## BEGIN Listed entries

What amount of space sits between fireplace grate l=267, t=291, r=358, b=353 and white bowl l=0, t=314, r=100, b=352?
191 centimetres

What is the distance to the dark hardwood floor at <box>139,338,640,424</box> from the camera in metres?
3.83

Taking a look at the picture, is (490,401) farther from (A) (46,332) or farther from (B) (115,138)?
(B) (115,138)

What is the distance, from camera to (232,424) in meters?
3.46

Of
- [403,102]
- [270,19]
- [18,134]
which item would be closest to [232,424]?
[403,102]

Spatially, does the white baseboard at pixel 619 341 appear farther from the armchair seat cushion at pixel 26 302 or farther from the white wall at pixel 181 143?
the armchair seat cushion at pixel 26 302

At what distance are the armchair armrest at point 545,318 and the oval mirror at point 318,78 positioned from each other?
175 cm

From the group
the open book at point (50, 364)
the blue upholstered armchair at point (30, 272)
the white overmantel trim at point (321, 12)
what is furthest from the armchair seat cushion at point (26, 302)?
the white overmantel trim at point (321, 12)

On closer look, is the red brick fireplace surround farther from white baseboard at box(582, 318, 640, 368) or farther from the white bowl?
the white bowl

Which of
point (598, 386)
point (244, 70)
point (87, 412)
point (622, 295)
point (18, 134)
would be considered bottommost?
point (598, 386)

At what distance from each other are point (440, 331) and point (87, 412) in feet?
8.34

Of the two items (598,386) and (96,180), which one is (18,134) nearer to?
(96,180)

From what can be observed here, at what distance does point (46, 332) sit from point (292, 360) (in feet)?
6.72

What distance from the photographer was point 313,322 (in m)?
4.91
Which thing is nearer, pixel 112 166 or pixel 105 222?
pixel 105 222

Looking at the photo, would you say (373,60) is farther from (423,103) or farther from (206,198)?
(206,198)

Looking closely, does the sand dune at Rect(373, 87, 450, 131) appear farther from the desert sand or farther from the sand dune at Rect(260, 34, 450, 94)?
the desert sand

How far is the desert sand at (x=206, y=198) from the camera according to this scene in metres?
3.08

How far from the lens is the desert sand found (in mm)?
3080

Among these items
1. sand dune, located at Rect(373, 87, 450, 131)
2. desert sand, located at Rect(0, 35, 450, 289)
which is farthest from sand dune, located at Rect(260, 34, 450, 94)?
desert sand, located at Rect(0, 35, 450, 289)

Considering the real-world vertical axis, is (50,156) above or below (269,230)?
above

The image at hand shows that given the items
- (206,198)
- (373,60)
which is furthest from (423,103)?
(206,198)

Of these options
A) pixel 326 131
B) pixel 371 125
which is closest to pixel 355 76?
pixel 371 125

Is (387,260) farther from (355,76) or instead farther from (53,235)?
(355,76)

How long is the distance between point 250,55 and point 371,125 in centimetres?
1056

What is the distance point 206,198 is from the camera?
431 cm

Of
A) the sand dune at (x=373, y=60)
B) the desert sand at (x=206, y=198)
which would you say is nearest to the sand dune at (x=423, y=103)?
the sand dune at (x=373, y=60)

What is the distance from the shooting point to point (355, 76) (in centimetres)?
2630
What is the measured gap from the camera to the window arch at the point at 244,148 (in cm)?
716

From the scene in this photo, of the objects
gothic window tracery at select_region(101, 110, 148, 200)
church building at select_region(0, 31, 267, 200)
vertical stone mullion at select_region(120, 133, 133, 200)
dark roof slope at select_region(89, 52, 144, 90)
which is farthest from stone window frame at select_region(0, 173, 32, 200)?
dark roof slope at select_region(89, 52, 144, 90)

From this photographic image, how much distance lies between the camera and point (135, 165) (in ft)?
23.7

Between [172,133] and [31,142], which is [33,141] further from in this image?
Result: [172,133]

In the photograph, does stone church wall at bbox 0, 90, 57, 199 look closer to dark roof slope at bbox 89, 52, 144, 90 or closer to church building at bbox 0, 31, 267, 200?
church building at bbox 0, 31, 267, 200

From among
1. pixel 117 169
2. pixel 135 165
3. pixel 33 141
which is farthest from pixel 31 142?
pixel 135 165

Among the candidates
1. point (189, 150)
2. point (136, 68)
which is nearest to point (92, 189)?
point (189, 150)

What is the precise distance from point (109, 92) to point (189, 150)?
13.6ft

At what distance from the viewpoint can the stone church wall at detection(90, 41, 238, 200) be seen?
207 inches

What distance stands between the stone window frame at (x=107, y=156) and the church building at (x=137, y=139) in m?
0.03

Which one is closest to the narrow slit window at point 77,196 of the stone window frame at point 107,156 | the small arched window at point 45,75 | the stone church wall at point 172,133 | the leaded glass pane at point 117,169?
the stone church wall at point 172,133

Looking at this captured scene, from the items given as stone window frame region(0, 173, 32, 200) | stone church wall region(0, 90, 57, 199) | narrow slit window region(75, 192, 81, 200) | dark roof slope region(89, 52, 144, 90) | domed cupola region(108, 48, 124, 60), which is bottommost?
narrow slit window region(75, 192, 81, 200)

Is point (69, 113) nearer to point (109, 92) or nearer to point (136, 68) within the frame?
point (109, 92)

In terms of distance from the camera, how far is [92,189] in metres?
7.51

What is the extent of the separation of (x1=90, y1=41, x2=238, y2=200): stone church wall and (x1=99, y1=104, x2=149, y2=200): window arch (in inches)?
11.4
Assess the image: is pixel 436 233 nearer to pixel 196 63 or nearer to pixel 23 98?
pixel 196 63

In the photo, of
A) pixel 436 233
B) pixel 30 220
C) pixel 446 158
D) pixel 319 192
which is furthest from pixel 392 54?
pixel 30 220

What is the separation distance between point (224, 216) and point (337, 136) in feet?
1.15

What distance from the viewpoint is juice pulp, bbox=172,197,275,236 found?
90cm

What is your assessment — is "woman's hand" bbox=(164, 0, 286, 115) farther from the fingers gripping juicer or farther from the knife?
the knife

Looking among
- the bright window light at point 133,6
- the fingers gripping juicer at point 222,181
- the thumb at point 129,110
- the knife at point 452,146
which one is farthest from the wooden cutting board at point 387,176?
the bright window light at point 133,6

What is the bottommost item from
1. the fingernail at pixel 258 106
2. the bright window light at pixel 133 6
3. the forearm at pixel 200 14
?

## END Listed entries

§ **Task directions**
Reproduce everything in the material above from the line containing "In the photo, of" down to the end of the material.

§ **Complete answer**
In the photo, of
A) pixel 436 233
B) pixel 30 220
C) pixel 446 158
D) pixel 319 192
which is furthest from pixel 392 54?
pixel 30 220

What is the separation distance between point (224, 216) and point (337, 136) in feet?
1.15

What distance from the viewpoint is juice pulp, bbox=172,197,275,236 found?
90cm

What is your assessment — is "woman's hand" bbox=(164, 0, 286, 115) farther from the fingers gripping juicer or farther from the knife?
the knife

Looking among
- the bright window light at point 133,6
- the fingers gripping juicer at point 222,181
- the thumb at point 129,110
- the knife at point 452,146
which one is farthest from the wooden cutting board at point 387,176?
the bright window light at point 133,6

What is the bottommost item from
1. the fingernail at pixel 258 106
2. the bright window light at pixel 133 6
3. the forearm at pixel 200 14
?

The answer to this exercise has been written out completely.